Another option for controlling cockroaches is sticky traps, which will likely only put a small bump in a moderate or heavy infestation. Some companies will vacuum roach infested sites to capture many insects and eggs and reduce infestations to levels that can be managed with sticky traps.
Peppermint and rosemary oils, which repel or kill many types of insects, can also control infestations of roaches, ants, and other insects, but they should be applied often. They will kill the biting insects, but as an exterminator once told me, “It will kill them, but not as fast as other products – not fast enough if you are the killer.”
To exterminate wasps and hornets, instead of using pesticides, professionals can knock many types of nests down to the ground and crush them. Honeycombs can be moved. (Unless you own a bee costume, don’t try to DIY these jobs.)
Finally, some companies offer to wrap your house in a tent and pump hot air until the temperature reaches 120 degrees or more, destroying the insects and their eggs. This process is very expensive (thousands of dollars for an average-sized home) and disruptive (residents must remove anything that could be damaged by heat and live elsewhere for a few days). In addition, the amount of energy needed to heat the house at 120 degrees could theoretically disqualify this procedure from being “green”.
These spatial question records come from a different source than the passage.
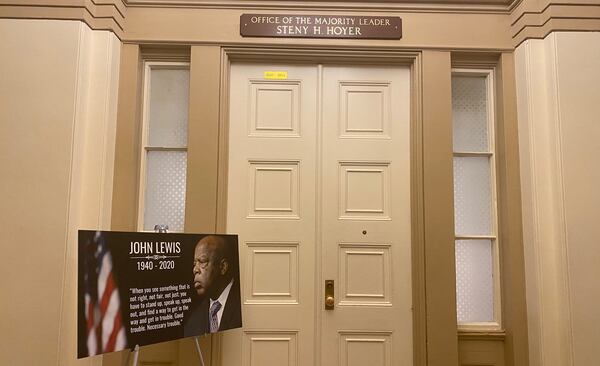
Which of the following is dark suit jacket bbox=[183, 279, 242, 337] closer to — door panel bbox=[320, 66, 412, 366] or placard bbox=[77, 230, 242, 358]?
placard bbox=[77, 230, 242, 358]

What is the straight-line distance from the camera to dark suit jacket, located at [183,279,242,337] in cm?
257

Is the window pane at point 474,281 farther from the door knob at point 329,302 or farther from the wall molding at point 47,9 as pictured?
the wall molding at point 47,9

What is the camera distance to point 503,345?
Result: 10.1 ft

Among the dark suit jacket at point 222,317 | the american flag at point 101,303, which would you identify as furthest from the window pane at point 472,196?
the american flag at point 101,303

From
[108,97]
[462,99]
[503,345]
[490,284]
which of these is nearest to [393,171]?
[462,99]

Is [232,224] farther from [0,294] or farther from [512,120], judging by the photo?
[512,120]

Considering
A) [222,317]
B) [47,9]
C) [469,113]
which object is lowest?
[222,317]

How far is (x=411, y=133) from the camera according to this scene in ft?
10.6

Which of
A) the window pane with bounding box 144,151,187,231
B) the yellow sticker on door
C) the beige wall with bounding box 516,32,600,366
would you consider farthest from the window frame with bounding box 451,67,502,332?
the window pane with bounding box 144,151,187,231

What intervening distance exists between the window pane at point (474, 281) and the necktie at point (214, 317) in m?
1.62

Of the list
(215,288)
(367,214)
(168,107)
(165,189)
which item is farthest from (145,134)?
(367,214)

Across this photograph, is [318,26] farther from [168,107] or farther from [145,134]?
[145,134]

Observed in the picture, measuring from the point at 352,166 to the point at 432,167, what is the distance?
0.53 metres

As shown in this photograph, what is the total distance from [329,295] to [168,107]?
171 cm
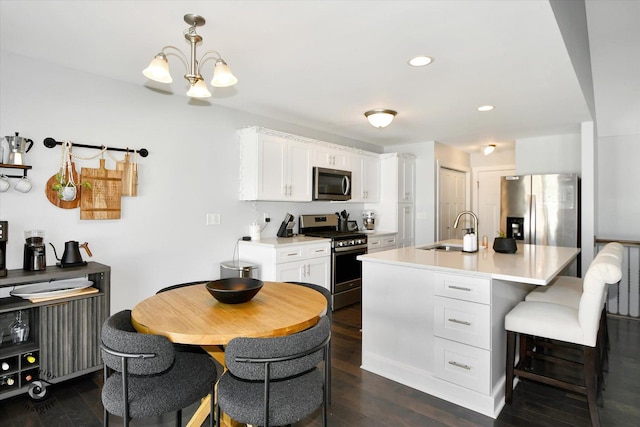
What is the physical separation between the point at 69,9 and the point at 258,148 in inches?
81.2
If you end up hiring a pest control service, shop around. There are significant differences in quality, and you don’t have to pay more for good service.
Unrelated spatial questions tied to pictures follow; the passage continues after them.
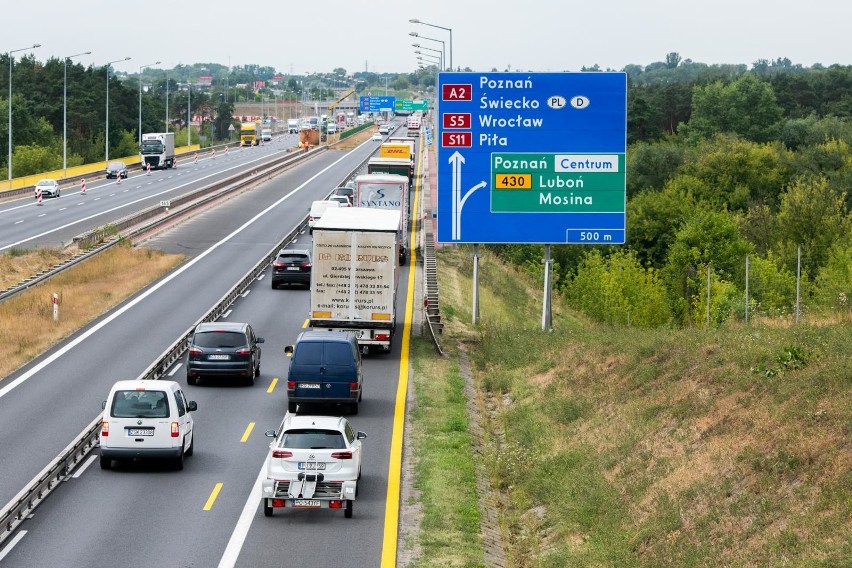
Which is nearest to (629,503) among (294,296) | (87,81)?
(294,296)

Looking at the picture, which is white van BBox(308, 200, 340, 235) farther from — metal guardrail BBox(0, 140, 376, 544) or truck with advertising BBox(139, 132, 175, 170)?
truck with advertising BBox(139, 132, 175, 170)

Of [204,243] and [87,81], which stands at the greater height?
[87,81]

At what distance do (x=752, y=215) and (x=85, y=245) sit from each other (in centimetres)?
5775

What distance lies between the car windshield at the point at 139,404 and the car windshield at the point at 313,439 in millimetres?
3994

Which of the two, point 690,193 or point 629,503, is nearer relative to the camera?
point 629,503

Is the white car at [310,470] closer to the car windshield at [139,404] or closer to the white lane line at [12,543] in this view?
the car windshield at [139,404]

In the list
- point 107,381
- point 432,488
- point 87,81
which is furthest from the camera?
point 87,81

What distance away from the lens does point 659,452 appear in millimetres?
24219

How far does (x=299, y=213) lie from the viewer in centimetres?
8456

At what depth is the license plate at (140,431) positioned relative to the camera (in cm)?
2564

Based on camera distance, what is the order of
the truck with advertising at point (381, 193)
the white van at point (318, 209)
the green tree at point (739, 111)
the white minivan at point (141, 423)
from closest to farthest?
1. the white minivan at point (141, 423)
2. the truck with advertising at point (381, 193)
3. the white van at point (318, 209)
4. the green tree at point (739, 111)

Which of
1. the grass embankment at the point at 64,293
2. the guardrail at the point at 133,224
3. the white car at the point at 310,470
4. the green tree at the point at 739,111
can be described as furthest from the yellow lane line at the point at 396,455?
the green tree at the point at 739,111

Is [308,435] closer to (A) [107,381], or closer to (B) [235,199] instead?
(A) [107,381]

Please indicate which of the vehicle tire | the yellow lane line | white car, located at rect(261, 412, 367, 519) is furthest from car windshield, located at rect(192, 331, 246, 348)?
white car, located at rect(261, 412, 367, 519)
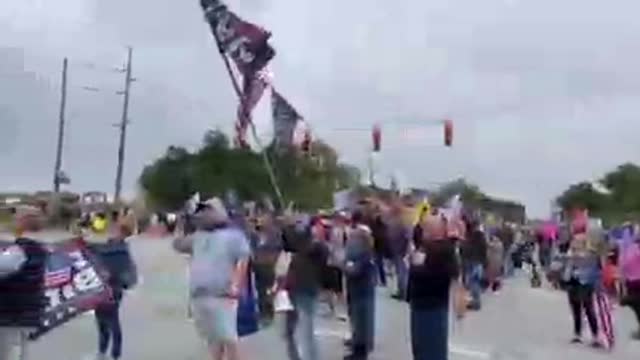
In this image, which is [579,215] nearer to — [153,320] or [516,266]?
[153,320]

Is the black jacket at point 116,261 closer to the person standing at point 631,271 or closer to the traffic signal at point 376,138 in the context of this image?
the person standing at point 631,271

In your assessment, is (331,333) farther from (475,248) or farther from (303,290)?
(475,248)

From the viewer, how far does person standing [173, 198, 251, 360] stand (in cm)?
1274

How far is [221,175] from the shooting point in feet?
381

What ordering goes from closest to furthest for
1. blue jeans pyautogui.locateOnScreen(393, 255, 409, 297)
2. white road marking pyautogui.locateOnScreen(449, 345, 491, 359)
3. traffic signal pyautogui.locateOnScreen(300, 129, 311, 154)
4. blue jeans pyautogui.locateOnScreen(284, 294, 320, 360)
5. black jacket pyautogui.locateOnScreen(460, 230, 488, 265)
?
blue jeans pyautogui.locateOnScreen(284, 294, 320, 360), white road marking pyautogui.locateOnScreen(449, 345, 491, 359), blue jeans pyautogui.locateOnScreen(393, 255, 409, 297), black jacket pyautogui.locateOnScreen(460, 230, 488, 265), traffic signal pyautogui.locateOnScreen(300, 129, 311, 154)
Checkbook found big business-to-business differences when it asked consumers in the area to rate the pest control services they had used. Some outfits were rated “superior” overall by 90% or more of their clients surveyed, but others received similarly favorable ratings from less than half of their clients surveyed.
Get multiple estimates. Underground price check buyers found a wide range of prices, and there was no connection between what companies were charging and customer satisfaction. Some companies charge $ 175 or less for a single treatment for cockroaches, while others charge $ 300 or more. Some have annual contracts that cost $ 400 or more, although for most pests a single treatment well done should suffice. Avoid getting and paying for apps you don’t need.
If you think you have termites or bedbugs, it is mostly important to get multiple proposals. Some companies recommend treatment when there is neither an active infestation nor a serious threat. For termites, ask them if they recommend treating only part of your house or its entire perimeter; you’ll save big if a company can eliminate your infestation without a home-wide treatment. To treat a small termite infestation, companies offered prices ranging from $ 600 to $ 2,000 to buyers under Checkbook’s blanket.
For any type of creature, get your warranty in writing and check what it offers: will the company pay for additional pest damage or just retreatment? How often will it be inspected at no additional cost? And what must you do to keep the warranty in effect?
Brasler is editor of Washington Consumers’ Checkbook and Checkbook.org.
Washington Consumers’ Checkbook Magazine and Checkbook.org is a non-profit organization whose mission is to help consumers get the best service and the lowest prices. It is supported by consumers and does not take any money from the service providers it rates. You can access all of Checkbook’s Pest Management Services Reviews for free through May 10 at Checkbook.org/WashingtonPost/Pest-Control.